Morning All, I am looking at getting the below decal, can you advise where I can get one made from ?

Thanks 

Gaz


----------



## RUFUSPHOTO (Oct 14, 2010)

Just buy a sharpie and write it on. When you don't want it on there anymore just use a rag and WD 40 to remove it.


----------



## fab4 (Jan 8, 2003)

gb155 said:


> Morning All, I am looking at getting the below decal, can you advise where I can get one made from ?
> 
> Thanks
> 
> Gaz


There's a guy in Brazil that can almost create any bike decals you wish. His name is Marco. You can email him at: [email protected]


----------



## brucew (Jun 3, 2006)

Victory Circle Graphics 

Skip their store and the pre-designed stuff and call them directly. They make all decals for many of the custom framebuilders.


----------



## DiegoMontoya (Apr 11, 2010)

brucew said:


> Victory Circle Graphics
> 
> Skip their store and the pre-designed stuff and call them directly. They make all decals for many of the custom framebuilders.

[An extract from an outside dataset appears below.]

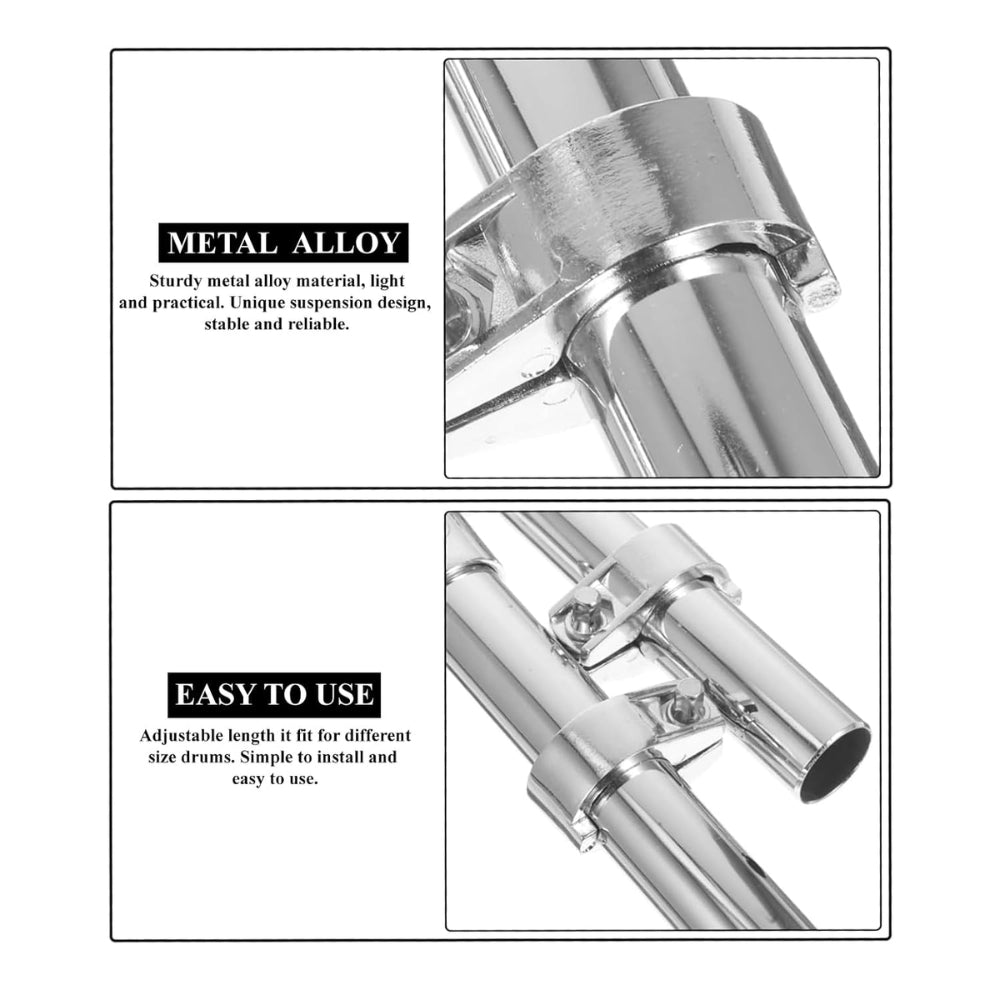 METAL ALLOY

Sturdy metal alloy material, light and practical. Unique suspension design, stable and reliable.

EASY TO USE

Adjustable length it fit for different size drums. Simple to install and easy to use.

They won't do custom anymore. I emailed them.


----------



## jswilson64 (May 20, 2008)

Look for car customizing/accessory places - the kind of place that sells extra loud mufflers for teenage boys to put on their Honda Civics. They probably make, or can recommend, a local graphics shop.


----------



## Mootsie (Feb 4, 2004)

Any sign shop can do decals. There are also sources online like

http://www.bikenames.com/
http://www.decalfx.com/


----------



## JustTooBig (Aug 11, 2005)

hell, wander over to the Lounge and look up *Chain* .... he does good decals.


----------



## LandShark'n (Jan 10, 2011)

Try Velocals.com. I never used them, but wouldn't mind hearing first hand experience from someone who does.


----------



## Tubby1536 (Jan 16, 2011)

I will second the motion for Marco. He does good work as is cheap ~$40 for a full bike kit. You can see his designs here http://designstickers.blogspot.com/

He only speaks portugese though. Bable fish helps with the communiation.


----------



## Camilo (Jun 23, 2007)

Any local sign shop. Especilly easy if you can design it on your own computer and give them a thumb drive.

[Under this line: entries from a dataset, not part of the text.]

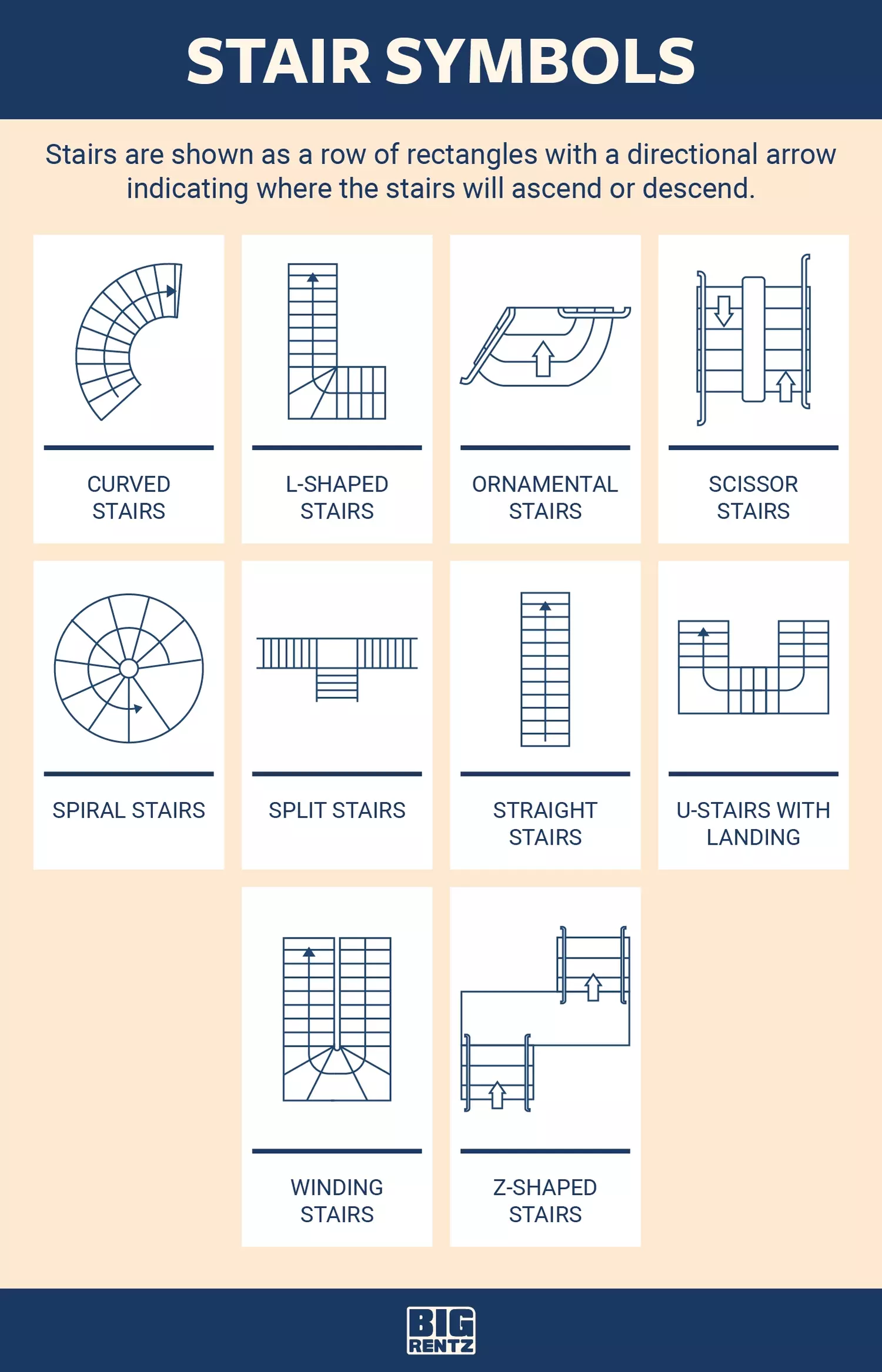 STAIR SYMBOLS

Stairs are shown as a row of rectangles with a directional arrow indicating where the stairs will ascend or descend.

CURVED STAIRS

L-SHAPED STAIRS

ORNAMENTAL STAIRS

SCISSOR STAIRS

SPIRAL STAIRS

SPLIT STAIRS

STRAIGHT STAIRS

U-STAIRS WITH LANDING

WINDING STAIRS

Z-SHAPED STAIRS

BIG RENTZ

Weather and UV resistant/immune material and ink. Any color and/or clear.

I've used this source for decals for a boat motor I re-habbed and the stickers not only looked OEM, they're lasting very well. The transparent ones are invisible.


----------



## foggypeake (Sep 11, 2005)

LandShark'n said:


> Try Velocals.com. I never used them, but wouldn't mind hearing first hand experience from someone who does.



I ordered from J.R., the guy who runs Velocals, and he matched a set of Scapin decals EXACTLY. He also was able replicate a Columbus EL-OS decal.

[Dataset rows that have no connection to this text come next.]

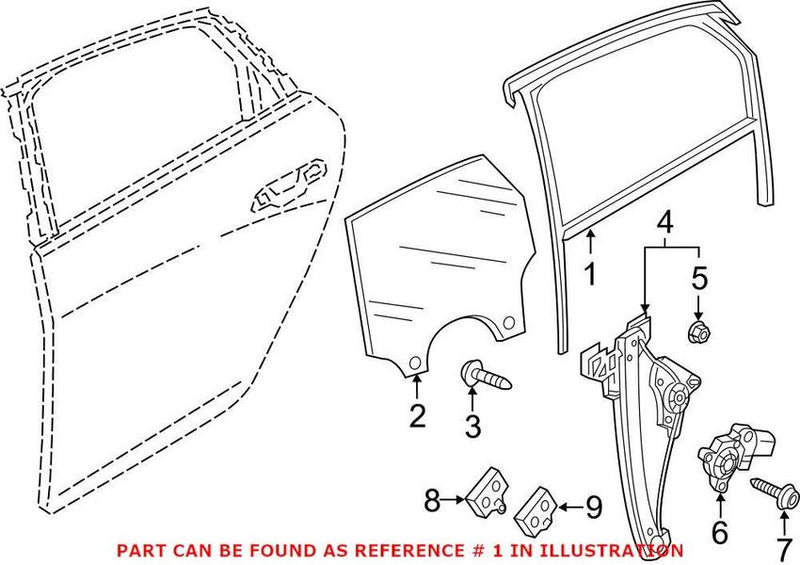 4
1
5
2
3
8
9
6
7
PART CAN BE FOUND AS REFERENCE # 1 IN ILLUSTRATION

Great service and relatively quick turnaround. I'd recommend working with him.


----------



## cxl98904 (Apr 30, 2010)

try customvinyldecals.com, he did custom chinese characters for me price was very reasonable


----------



## gb155 (Mar 26, 2011)

Thanks everyone

think I got sorted now


----------



## dcurzon (May 26, 2011)

i can do these. In the UK. Usually do motorcycle race teams, not really turned my hand to bicycles, but its all the same.


----------



## kykr13 (Apr 12, 2008)

Wait...

_Stone_, as in the unit of measure that equals 14lbs?

That's incredible! :thumbsup:


----------



## Schwinn564 (Jun 1, 2011)

I had a sign shop recreate mine from a digital photo i took. Excellent work, and $13.00 for the full set for my vintage Schwinn 564. The decals were nowhere to be found. Sign shop did them in 2 days. Perfect perfect perfect.https://picasaweb.google.com/EricFragSpawn/LetteringCompleteOnTheSchwinn?authkey=Gv1sRgCLvHus7krr3GLg#


----------



## johnblue2 (Jan 3, 2012)

first you have to choose your decal color what kind of color combination you wanna or ask some designer to design the decal, or if you wanna all the services from the company which you looking for decal they will make custom decal for you which you want and it will more effective because the company understand about both designing and printing solutions, PrintingBlue.com is one of the pioneer company in that field, they offering custom decal printing at very affordable price and also offering free shipping to the customers, so try with them and get quality decal printing.


----------



## NYC_CAAD (May 4, 2011)

Hey guys. Anyone know if Brazil is still in business?




fab4 said:


> There's a guy in Brazil that can almost create any bike decals you wish. His name is Marco. You can email him at: [email protected]


----------